## [Text]

──────

A 1978 built Learjet 35A was operating a post-maintenance positioning flight from Grand Junction-Walker Field ( Colorado, USA) to McMinnville Municipal Airport (Oregon, USA) on this day in aviation history in 2013. Two pilots and one passenger are on board the aircraft for the roughly 850 miles (1360 km) flight. It was the aircraft's first flight after a Flight Management System modification, as well as a ferry flight to its home base.

The aircraft in its final position, shortly before recovery (© NTSB)

The crew performed the pre-start checks after being informed, by the engineer who was to fly with them, that the required pre-flight inspections had been done. As it was the first flight after maintenance additional checks were performed and all checks were satisfactorily completed. And the aircraft set off for its home base.

──────

## [Extracted data]
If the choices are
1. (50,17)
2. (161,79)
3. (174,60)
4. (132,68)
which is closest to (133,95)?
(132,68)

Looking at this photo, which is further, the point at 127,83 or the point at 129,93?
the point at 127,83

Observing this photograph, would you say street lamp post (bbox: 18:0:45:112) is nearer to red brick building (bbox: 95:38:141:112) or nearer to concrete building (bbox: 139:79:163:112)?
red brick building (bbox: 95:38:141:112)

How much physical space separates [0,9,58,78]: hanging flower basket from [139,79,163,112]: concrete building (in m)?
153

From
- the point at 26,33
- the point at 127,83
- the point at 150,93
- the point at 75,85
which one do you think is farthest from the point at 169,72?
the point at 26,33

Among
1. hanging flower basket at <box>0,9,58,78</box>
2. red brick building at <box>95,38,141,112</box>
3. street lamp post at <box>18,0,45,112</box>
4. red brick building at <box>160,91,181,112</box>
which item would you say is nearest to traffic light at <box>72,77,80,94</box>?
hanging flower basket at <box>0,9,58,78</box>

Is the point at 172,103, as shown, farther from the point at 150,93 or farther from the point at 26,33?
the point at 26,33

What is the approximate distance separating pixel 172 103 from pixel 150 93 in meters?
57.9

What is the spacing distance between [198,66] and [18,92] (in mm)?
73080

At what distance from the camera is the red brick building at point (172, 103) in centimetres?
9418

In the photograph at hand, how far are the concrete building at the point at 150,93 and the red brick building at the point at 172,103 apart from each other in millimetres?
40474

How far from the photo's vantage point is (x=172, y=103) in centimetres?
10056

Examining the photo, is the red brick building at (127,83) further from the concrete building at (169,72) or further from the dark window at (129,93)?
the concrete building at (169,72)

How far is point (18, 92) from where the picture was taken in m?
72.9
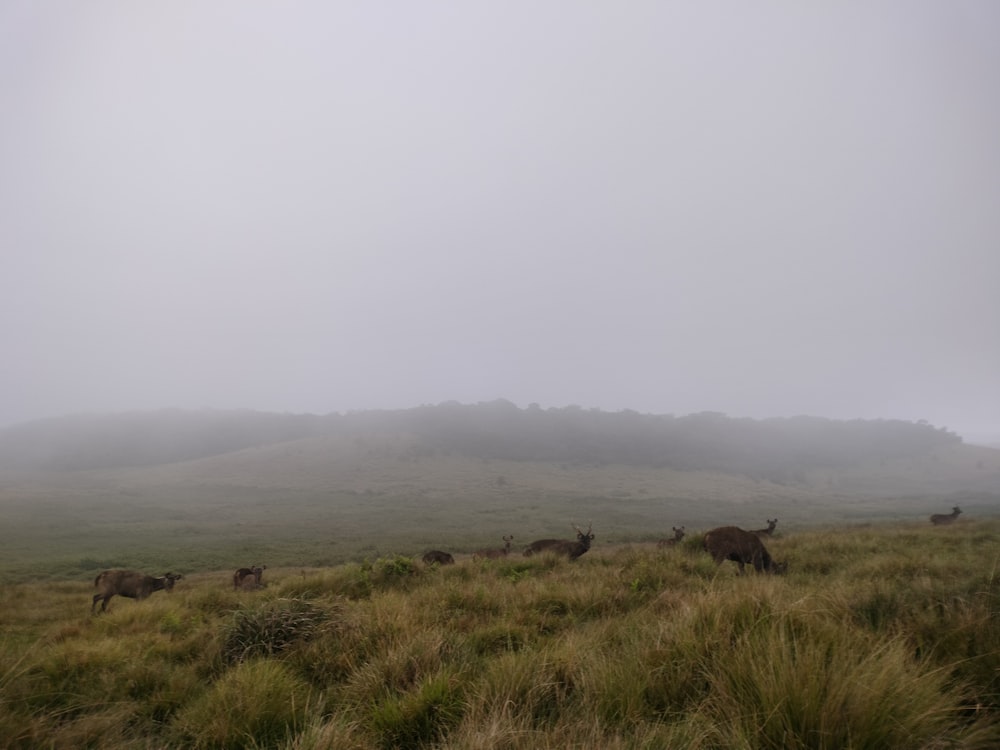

──────

## [Tasks]
- a) In the Learjet text, who was on board for the flight?
- b) From the Learjet text, reproduce the stretch from "The aircraft in" through "for its home base.".
- c) Continue the Learjet text from its last sentence.

## [Answers by item]
- a) Two pilots and one passenger.

- b)
The aircraft in its final position, shortly before recovery (© NTSB)

The crew performed the pre-start checks after being informed, by the engineer who was to fly with them, that the required pre-flight inspections had been done. As it was the first flight after maintenance additional checks were performed and all checks were satisfactorily completed. And the aircraft set off for its home base.

- c)
After an uneventful flight, with all systems operating flawless, the aircraft approached runway 22 at McMinnville Municipal Airport. With the landing clearance issued the aircraft touched down 500 feet from the beginning of the runway. The pilot flying deployed the spoilers and pulled the thrust levers to the idle reverse position. A check of the reverser indication showed that the reversers did not deploy. The thrust levers were cycled back to forward thrust and back to the idle reverse position. To no avail, the reversers did not deploy. With approximately 2000 feet of runway remaining, the speed had dropped to ~25 knots the wheel brakes were applied. But no obvious braking response was noticed, from the captain or first officer's side.

The aircraft in its final position (source © Unknown)

The copilot then pulled the thrust lever past the deploy detent causing the engines to spool up. But since the reversers had not deployed as a result the aircraft's speed increased. The thrust levers were then placed in the idle/deploy detent. In an attempt to steer the aircraft to the left the crew noticed that the nose wheel steering was non-responsive. Just before leaving the paved surface area, the crew activate the emergency brakes. But it was too late to stop the aircraft on the runway. It went through the localiser antenna and continue down an embankment where it came to a stop.

The crew and the engineer evacuated the aircraft without injury.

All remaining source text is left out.